The time taken by the rock to achieve the maximum height is ${\mathrm{t}}^{\text{'}}=2.5 \mathrm{s}$  .

With the help of the given time interval, using the kinematics equation the height of the tower can be determined.

The kinematic equations that can be used to calculate the height are,

${\mathrm{v}}_{\mathrm{f}}={\mathrm{v}}_{\mathrm{i}}+\mathrm{at} \left(\mathrm{i}\right)$

$\mathrm{\Delta y}={\mathrm{v}}_{\mathrm{i}}\mathrm{t}+\frac{1}{2}{\mathrm{at}}^2 \left(\mathrm{ii}\right)$

At maximum height velocity of the projectile is zero. Substitute the values in equation (i). 

$$\begin{gathered} 0={\mathrm{v}}_{\mathrm{i}}+(-9.8)(2.5) \\ {\mathrm{v}}_{\mathrm{i}}=24.5 \mathrm{m}/\mathrm{s} \end{gathered}$$ 

Therefore, the initial velocity is 24.5 m/s  .

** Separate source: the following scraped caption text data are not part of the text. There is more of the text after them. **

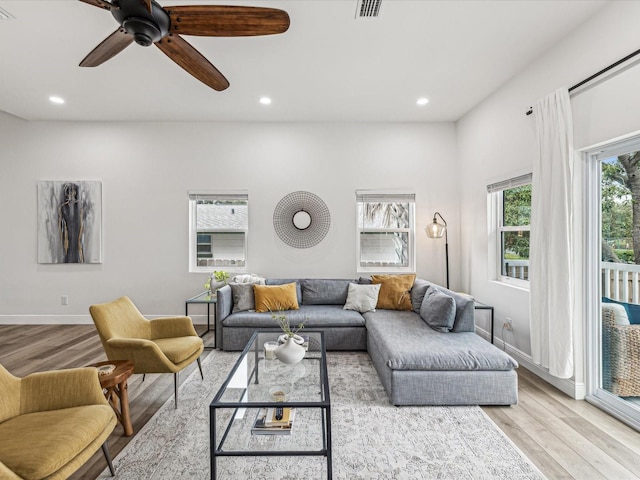 living room with ceiling fan and light hardwood / wood-style floors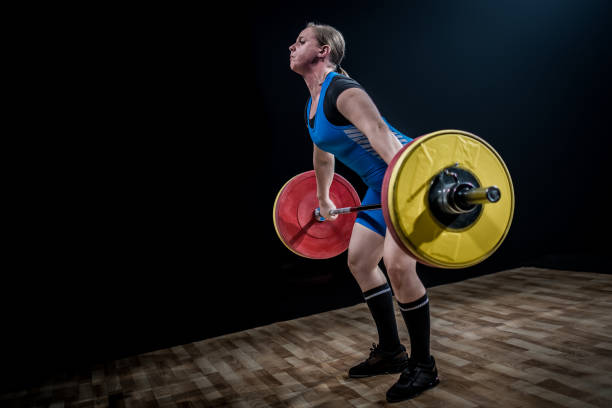 istock Woman lifting barbell 1150738354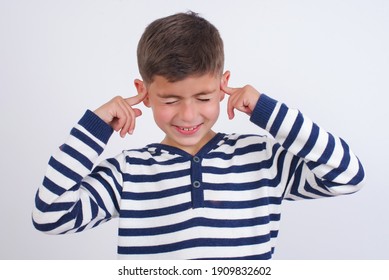 Stop Making This Annoying Sound! Unhappy Stressed Out Little Cute Caucasian Boy Kid Wearing Stripped T-shirt Against White Wall Making Worry Face, Plugging Ears With Fingers, Irritated With Loud Noise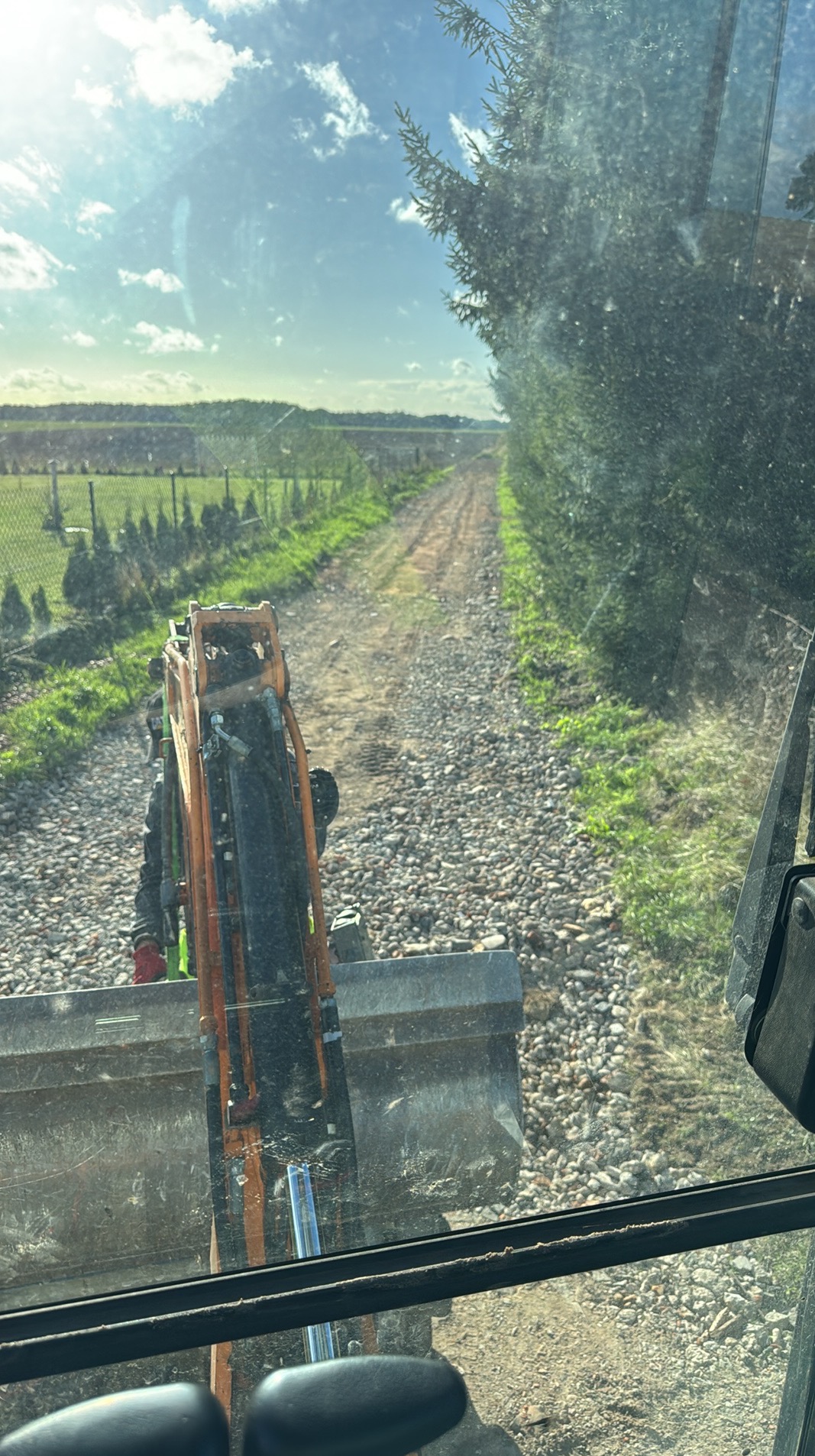 Widok z kabiny koparki na drogę z tłucznia, otoczoną zielenią i drzewami. W tle widoczne pole i niebo. Perspektywa z wnętrza maszyny.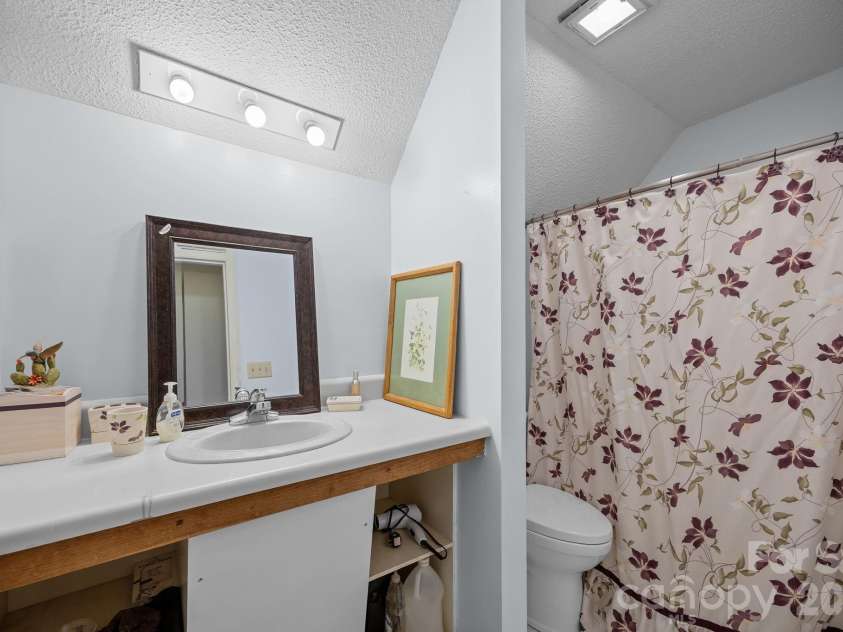3114 New Leicester Highway, Leicester, NC 28748.  MLS# CAR4314334, YatesRealty ID 3494. Upper bathroom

Using the initial velocity and other given values in equation (ii), we can find the height of the tower. Substitute the values in equation (ii).

 $$\begin{gathered} ∆\mathrm{y}=(24.5 \mathrm{m}/\mathrm{s})(1.5 \mathrm{s})+\frac{1}{2}(-9.8\mathrm{m}/{\mathrm{s}}^2){(1.5 \mathrm{s})}^2 \\ =25.72 \mathrm{m} \\ \approx 26 \mathrm{m} \end{gathered}$$

Therefore, the height of the tower is 26 m .